_Data for this exercise_
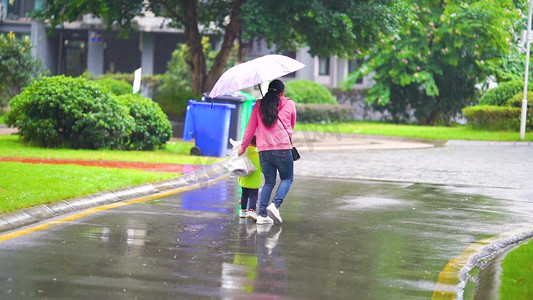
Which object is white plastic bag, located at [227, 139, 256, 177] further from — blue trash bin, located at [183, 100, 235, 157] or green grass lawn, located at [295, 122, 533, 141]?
green grass lawn, located at [295, 122, 533, 141]

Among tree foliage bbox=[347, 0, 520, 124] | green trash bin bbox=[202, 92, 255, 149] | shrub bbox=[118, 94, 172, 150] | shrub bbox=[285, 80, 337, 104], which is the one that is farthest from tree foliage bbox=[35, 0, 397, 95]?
shrub bbox=[285, 80, 337, 104]

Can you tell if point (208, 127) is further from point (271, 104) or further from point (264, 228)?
point (264, 228)

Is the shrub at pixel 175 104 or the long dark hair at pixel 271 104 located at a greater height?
the long dark hair at pixel 271 104

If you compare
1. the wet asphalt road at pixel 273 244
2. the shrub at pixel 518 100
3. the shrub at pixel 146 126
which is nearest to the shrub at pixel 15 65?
the shrub at pixel 146 126

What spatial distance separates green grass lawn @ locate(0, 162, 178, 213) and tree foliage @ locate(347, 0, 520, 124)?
20471 millimetres

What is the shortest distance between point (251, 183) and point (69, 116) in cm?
857

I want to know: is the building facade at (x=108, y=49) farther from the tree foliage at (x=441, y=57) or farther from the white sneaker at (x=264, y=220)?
the white sneaker at (x=264, y=220)

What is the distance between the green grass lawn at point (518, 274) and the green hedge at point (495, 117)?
73.3 ft

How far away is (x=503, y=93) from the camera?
105 feet

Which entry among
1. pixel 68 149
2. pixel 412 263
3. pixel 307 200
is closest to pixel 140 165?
pixel 68 149

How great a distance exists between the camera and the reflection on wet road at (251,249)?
699 cm

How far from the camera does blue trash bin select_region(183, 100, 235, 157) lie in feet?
63.1

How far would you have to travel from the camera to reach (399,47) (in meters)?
36.5

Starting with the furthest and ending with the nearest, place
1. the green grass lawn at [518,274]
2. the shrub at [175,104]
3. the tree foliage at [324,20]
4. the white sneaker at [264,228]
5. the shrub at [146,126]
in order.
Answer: the shrub at [175,104], the tree foliage at [324,20], the shrub at [146,126], the white sneaker at [264,228], the green grass lawn at [518,274]
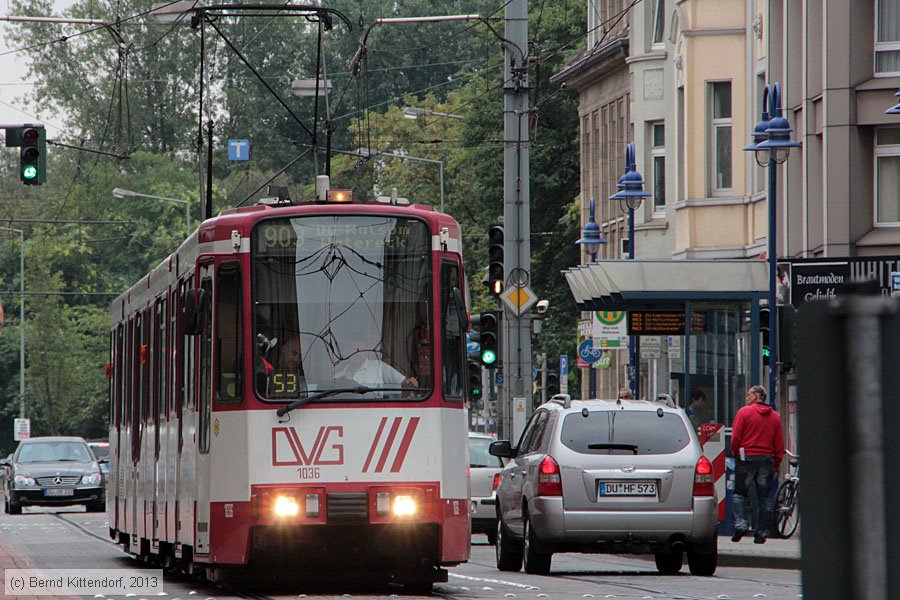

_Instruction_
Reproduce all of the material above verbatim, omitting the pictures.

_Response to the exercise_
Which object is white plastic bag, located at [227, 139, 256, 177] further from — blue trash bin, located at [183, 100, 235, 157] or green grass lawn, located at [295, 122, 533, 141]?
green grass lawn, located at [295, 122, 533, 141]

Among tree foliage bbox=[347, 0, 520, 124] | green trash bin bbox=[202, 92, 255, 149] | shrub bbox=[118, 94, 172, 150] | shrub bbox=[285, 80, 337, 104], which is the one that is farthest from tree foliage bbox=[35, 0, 397, 95]?
shrub bbox=[285, 80, 337, 104]

Can you tell if point (208, 127) is further from point (271, 104) or further from point (264, 228)?
point (264, 228)

Is the shrub at pixel 175 104 or the long dark hair at pixel 271 104 located at a greater height?
the long dark hair at pixel 271 104

If you compare
1. the wet asphalt road at pixel 273 244
2. the shrub at pixel 518 100
3. the shrub at pixel 146 126
which is nearest to the shrub at pixel 15 65?
the shrub at pixel 146 126

What spatial distance separates green grass lawn @ locate(0, 162, 178, 213) and tree foliage @ locate(347, 0, 520, 124)?
20471 millimetres

What is the shortest distance between point (251, 183) and point (69, 116) in cm?
857

I want to know: is the building facade at (x=108, y=49) farther from the tree foliage at (x=441, y=57) or farther from the white sneaker at (x=264, y=220)?
the white sneaker at (x=264, y=220)

What is the distance between the green grass lawn at point (518, 274) and the green hedge at point (495, 117)?
73.3 ft

How far away is (x=503, y=93) from the camera?
105 feet

Which entry among
1. pixel 68 149
2. pixel 412 263
3. pixel 307 200
is closest to pixel 140 165?
pixel 68 149

How great a distance exists between the camera and the reflection on wet road at (251,249)?
699 cm

How far from the camera does blue trash bin select_region(183, 100, 235, 157) lie in feet?
63.1

How far would you have to travel from the camera to reach (399,47) (in meters)?
36.5

Starting with the furthest and ending with the nearest, place
1. the green grass lawn at [518,274]
2. the shrub at [175,104]
3. the tree foliage at [324,20]
4. the white sneaker at [264,228]
5. the shrub at [146,126]
in order.
Answer: the shrub at [175,104], the tree foliage at [324,20], the shrub at [146,126], the white sneaker at [264,228], the green grass lawn at [518,274]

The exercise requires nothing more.